Radius of convergence for matrix exponential In the context of systems of linear ODE with constant coefficients, my lecture notes on ODE mention that the matrix exponential $e^{tA}$ has an infinite radius of convergence. This shows up in a proof that $e^{tA}$ is a fundamental matrix of $y'(t)=Ay(t)$, where the derivative of a matrix-valued function can be defined component-wise.
The matrix exponential function is defined by the series
$exp(A):=e^A:=\sum \limits_{n=0}^{\infty} \frac{A^n}{n!}$.
Now I know that in the case of the power series in $\mathbb{C}$ we define the radius of convergence of a power series $\sum \limits_{n=0}^{\infty} c_n z^n$ as
$R:=\sup \{r \geq0:(c_n r^n)_{n \in \mathbb{N}} \text{ is a bounded sequence}\}$
where bounded means that $|c_n r^n| \leq M$ for some $M>0$.
How can we generalize this to matrix power series like the matrix exponential? In general, it does not make sense to take the supremum over a set of matrices. But if we have a power series where $z$ is still a complex number, and only the coefficients can be matrices, then we could use the same definition as before
$R:=\sup \{r \geq0:(C_n r^n)_{n \in \mathbb{N}} \text{ is a bounded sequence}\}$
where $C_n$ are matrices and bounded then means that $\|C_n r^n\|| \leq M$ for some $C$.
It follows that each component of the power series has the same radius of convergence as the matrix series.
So we can differentiate term-wise in each component to obtain the derivative of the matrix exponential.
Is this a common definition? I could not find any source that gives a general definition.
Thanks for any help and suggestions!
 A: You are correct to observe that we need some suitable function from matrices to real numbers to define convergence. This is called a norm. Unfortunately for a vector space (and the set of matrices here can be seen as a vector space) there is more than one norm. Fortunately, there is a theorem that says on a finite dimensional vector space all norms are equivalent (see also the wikipedia article). Here this means that all norms will give us the same definition of convergence.

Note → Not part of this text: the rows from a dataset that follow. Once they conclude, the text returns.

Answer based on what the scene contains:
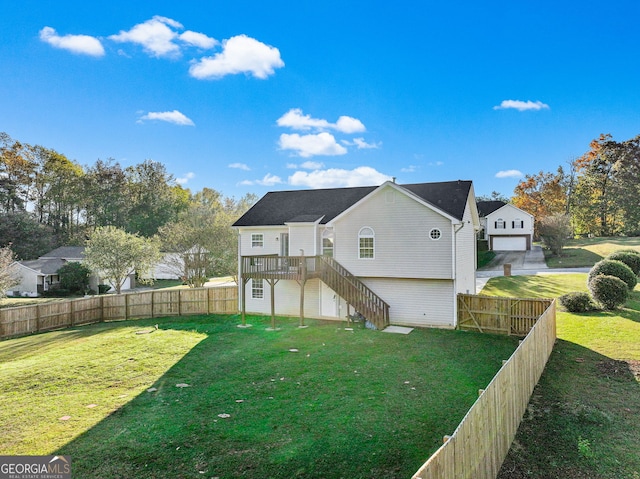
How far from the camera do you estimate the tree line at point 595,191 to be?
149 ft

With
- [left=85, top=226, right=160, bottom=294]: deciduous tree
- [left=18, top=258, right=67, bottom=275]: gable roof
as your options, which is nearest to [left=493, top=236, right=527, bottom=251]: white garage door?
[left=85, top=226, right=160, bottom=294]: deciduous tree

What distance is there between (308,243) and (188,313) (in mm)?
7797

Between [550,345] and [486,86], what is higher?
[486,86]

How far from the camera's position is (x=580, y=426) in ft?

One possible norm for matrices is the sum of the absolute values of the eigenvalues of the matrix. Using this norm (maybe there is a more convenient choice of norm) one can show that the radius of convergence of the exponential series is indeed infinite.
A: Write $$A\le aU$$ where $a$ is the largest element of $A$ and $U$ is a $d\times d$ matrix of all ones. The comparison is made element-wise, ignoring the signs.
Then
$$A^n\le(aU)^n= d^{n-1}a^nU$$ and
$$\sum_{n=0}^\infty\frac{A^n}{n!}\le\frac{e^{da}}dU=:MU.$$
A: We can actually keep the same definition for matrix power series since it is in terms of real sequences $(c_n r^n)_{n \in \mathbb{N}}$ only, i.e $r \geq 0$ is a non-negative real number.
For complex series we then have:
Theorem: Let the power series $P(z)=\sum_{n=0}^{\infty} c_n z^n$ have radius of convergence $R$. Then
$(i)$ $P(z)$ diverges for all $z$ with $\lvert z \rvert >R$.
$(ii)$ For each $0<r<R$, the series $P(z)$ converges uniformly on $\bar{B}_r(0)=\{z \in \mathbb{C}:\lvert z \rvert \leq r\}$
$(iii)$ $P(z)$ converges absolutely for $z \in B_R(0)=\{z \in \mathbb{C}:\lvert z \rvert <R\}$
A similar statement follows for matrix power series by replacing the absolute value by the matrix norm (see here).